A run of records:
----

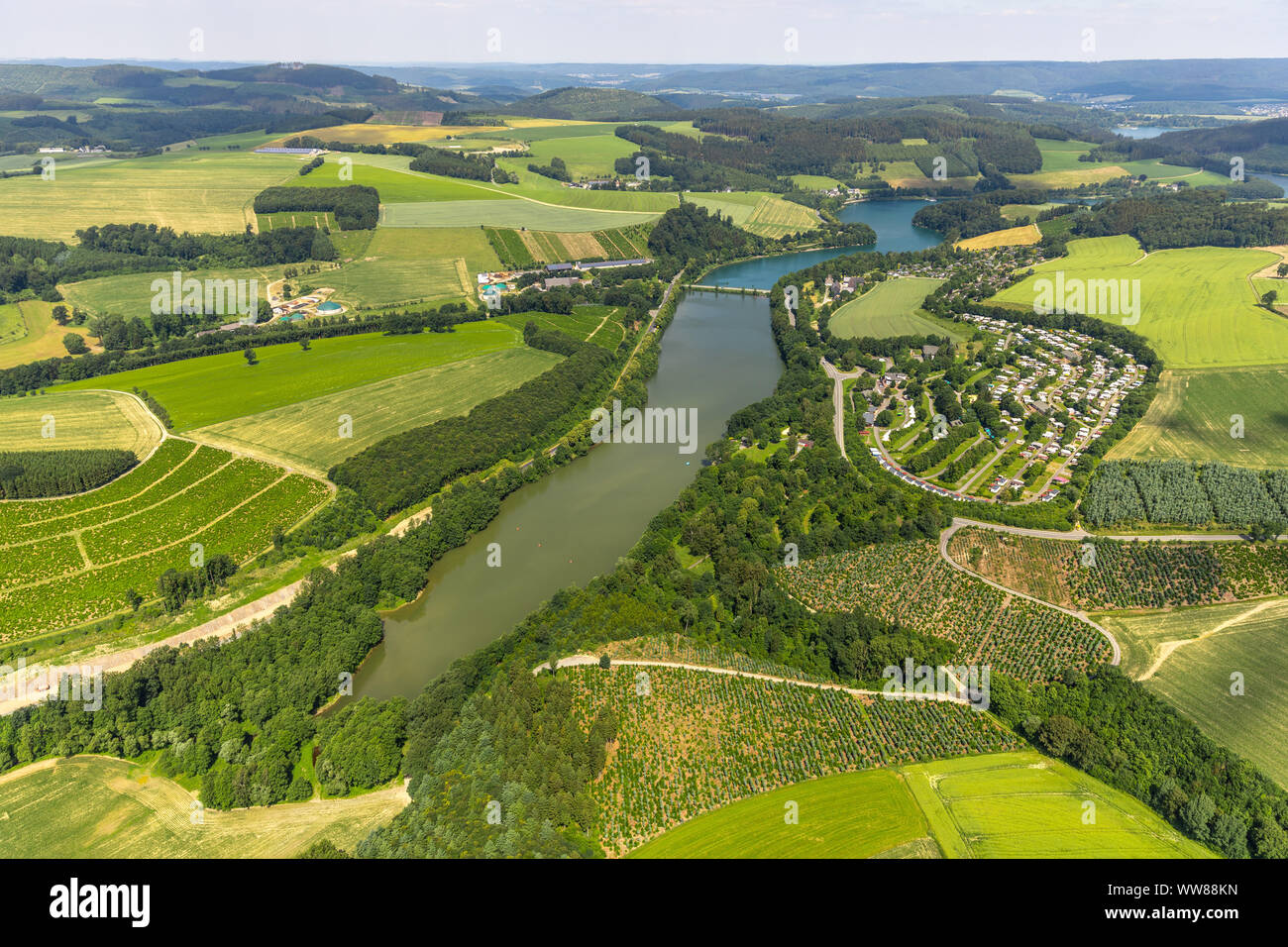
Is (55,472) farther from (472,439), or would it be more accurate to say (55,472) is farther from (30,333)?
(30,333)

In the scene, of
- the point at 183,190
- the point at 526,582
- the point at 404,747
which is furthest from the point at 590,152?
the point at 404,747

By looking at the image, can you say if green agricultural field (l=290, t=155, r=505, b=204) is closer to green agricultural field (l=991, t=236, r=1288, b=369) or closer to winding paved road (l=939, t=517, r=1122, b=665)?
green agricultural field (l=991, t=236, r=1288, b=369)

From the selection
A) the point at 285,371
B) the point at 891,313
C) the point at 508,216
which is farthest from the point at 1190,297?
the point at 285,371

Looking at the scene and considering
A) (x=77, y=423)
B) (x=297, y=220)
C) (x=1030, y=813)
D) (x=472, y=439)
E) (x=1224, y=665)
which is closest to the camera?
(x=1030, y=813)

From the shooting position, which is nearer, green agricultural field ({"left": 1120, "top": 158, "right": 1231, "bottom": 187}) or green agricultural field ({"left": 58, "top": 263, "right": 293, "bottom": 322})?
green agricultural field ({"left": 58, "top": 263, "right": 293, "bottom": 322})

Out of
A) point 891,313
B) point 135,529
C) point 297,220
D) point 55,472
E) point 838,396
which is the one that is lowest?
point 135,529

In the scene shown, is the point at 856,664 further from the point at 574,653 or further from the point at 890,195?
the point at 890,195

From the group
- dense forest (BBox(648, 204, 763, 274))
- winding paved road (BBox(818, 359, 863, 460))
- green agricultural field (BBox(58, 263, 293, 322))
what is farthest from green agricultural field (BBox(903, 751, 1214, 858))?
dense forest (BBox(648, 204, 763, 274))
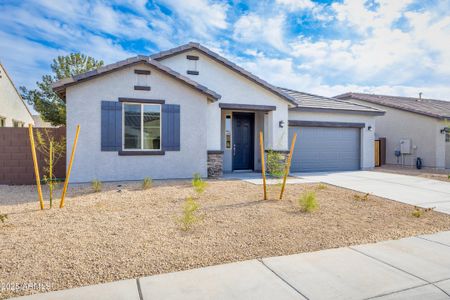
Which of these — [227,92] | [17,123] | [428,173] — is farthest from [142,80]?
[17,123]

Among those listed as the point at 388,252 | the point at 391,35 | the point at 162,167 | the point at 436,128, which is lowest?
the point at 388,252

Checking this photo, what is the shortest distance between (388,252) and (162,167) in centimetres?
742

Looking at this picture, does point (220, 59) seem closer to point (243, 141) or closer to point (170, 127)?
point (170, 127)

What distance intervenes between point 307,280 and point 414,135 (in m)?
17.1

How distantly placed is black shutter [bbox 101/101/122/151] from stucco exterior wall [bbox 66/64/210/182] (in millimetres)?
153

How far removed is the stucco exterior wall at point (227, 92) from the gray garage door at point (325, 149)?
1.12m

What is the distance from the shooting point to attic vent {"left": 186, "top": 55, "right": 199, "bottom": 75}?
1105 centimetres

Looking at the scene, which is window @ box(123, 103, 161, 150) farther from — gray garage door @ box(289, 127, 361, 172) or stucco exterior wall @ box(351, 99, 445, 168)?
stucco exterior wall @ box(351, 99, 445, 168)

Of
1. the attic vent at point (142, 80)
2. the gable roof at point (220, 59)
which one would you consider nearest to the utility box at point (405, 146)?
the gable roof at point (220, 59)

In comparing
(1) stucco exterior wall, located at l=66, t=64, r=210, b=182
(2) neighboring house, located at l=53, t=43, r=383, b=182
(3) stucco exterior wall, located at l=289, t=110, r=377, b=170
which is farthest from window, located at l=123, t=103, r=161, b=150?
(3) stucco exterior wall, located at l=289, t=110, r=377, b=170

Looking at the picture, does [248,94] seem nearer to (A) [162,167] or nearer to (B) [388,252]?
(A) [162,167]

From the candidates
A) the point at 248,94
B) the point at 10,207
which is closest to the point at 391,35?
the point at 248,94

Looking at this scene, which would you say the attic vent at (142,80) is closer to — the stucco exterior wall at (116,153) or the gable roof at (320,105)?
the stucco exterior wall at (116,153)

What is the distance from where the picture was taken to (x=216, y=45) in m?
A: 12.6
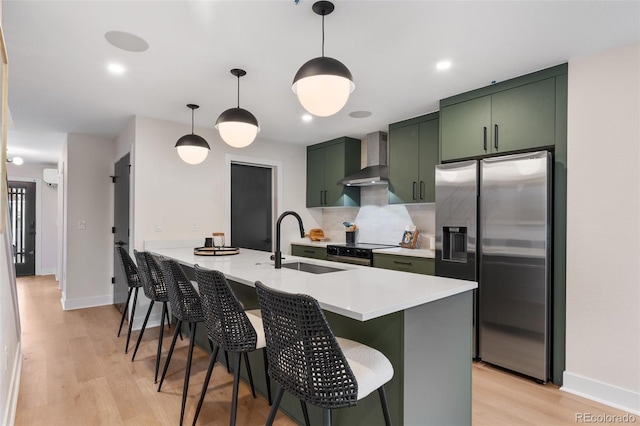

----

To do:
Print all of the data above word for word, omitting the pictures.

Answer to the task:
Is (55,472) farther from (472,439), or would it be more accurate to say (55,472) is farther from (30,333)?
(30,333)

In the scene, of
- the point at 183,190
- the point at 526,582
- the point at 404,747
which is furthest from the point at 590,152?
the point at 404,747

By looking at the image, can you say if green agricultural field (l=290, t=155, r=505, b=204) is closer to green agricultural field (l=991, t=236, r=1288, b=369) or closer to winding paved road (l=939, t=517, r=1122, b=665)?
green agricultural field (l=991, t=236, r=1288, b=369)

From the selection
A) the point at 285,371
B) the point at 891,313
C) the point at 508,216
which is farthest from the point at 1190,297?
the point at 285,371

Looking at the scene and considering
A) (x=77, y=423)
B) (x=297, y=220)
C) (x=1030, y=813)
D) (x=472, y=439)
E) (x=1224, y=665)
which is closest to the camera?
(x=1030, y=813)

From the shooting position, which is nearer, green agricultural field ({"left": 1120, "top": 158, "right": 1231, "bottom": 187}) or green agricultural field ({"left": 58, "top": 263, "right": 293, "bottom": 322})?
green agricultural field ({"left": 58, "top": 263, "right": 293, "bottom": 322})

Out of
A) point 891,313
B) point 135,529
C) point 297,220
D) point 55,472
E) point 838,396
which is the one that is lowest?
point 135,529

In the scene shown, is the point at 856,664 further from the point at 574,653 or further from the point at 890,195?
the point at 890,195

From the group
- dense forest (BBox(648, 204, 763, 274))
- winding paved road (BBox(818, 359, 863, 460))
- green agricultural field (BBox(58, 263, 293, 322))
what is farthest from green agricultural field (BBox(903, 751, 1214, 858))?
dense forest (BBox(648, 204, 763, 274))
Which of these — [227,92] | [17,123] | [428,173] — is farthest from [142,80]?
[17,123]

Among those listed as the point at 388,252 | the point at 391,35 | the point at 162,167 | the point at 436,128, which is lowest?
the point at 388,252

Checking this photo, what is the shortest distance between (388,252) and (162,167) in centimetres?
742

Looking at this picture, does point (220, 59) seem closer to point (243, 141) or closer to point (170, 127)?
point (170, 127)

What distance intervenes between point 307,280 and point 414,135 (in m)?
17.1

How distantly placed is black shutter [bbox 101/101/122/151] from stucco exterior wall [bbox 66/64/210/182] (in millimetres)?
153

How far removed is the stucco exterior wall at point (227, 92) from the gray garage door at point (325, 149)?
1.12m

What is the distance from the shooting point to attic vent {"left": 186, "top": 55, "right": 199, "bottom": 75}?
1105 centimetres

Looking at the scene, which is window @ box(123, 103, 161, 150) farther from — gray garage door @ box(289, 127, 361, 172) or stucco exterior wall @ box(351, 99, 445, 168)?
stucco exterior wall @ box(351, 99, 445, 168)

Of
1. the attic vent at point (142, 80)
2. the gable roof at point (220, 59)
which one would you consider nearest to the utility box at point (405, 146)?
the gable roof at point (220, 59)

In comparing
(1) stucco exterior wall, located at l=66, t=64, r=210, b=182
(2) neighboring house, located at l=53, t=43, r=383, b=182
(3) stucco exterior wall, located at l=289, t=110, r=377, b=170
which is farthest from window, located at l=123, t=103, r=161, b=150?
(3) stucco exterior wall, located at l=289, t=110, r=377, b=170

Looking at the picture, does [248,94] seem nearer to (A) [162,167] or nearer to (B) [388,252]?
(A) [162,167]

From the candidates
A) the point at 248,94
B) the point at 10,207
which is closest to the point at 391,35?
the point at 248,94

Looking at this scene, which would you say the attic vent at (142,80) is closer to — the stucco exterior wall at (116,153) or the gable roof at (320,105)?
the stucco exterior wall at (116,153)

What is the distance from where the picture was taken to (x=216, y=45) in m?
A: 12.6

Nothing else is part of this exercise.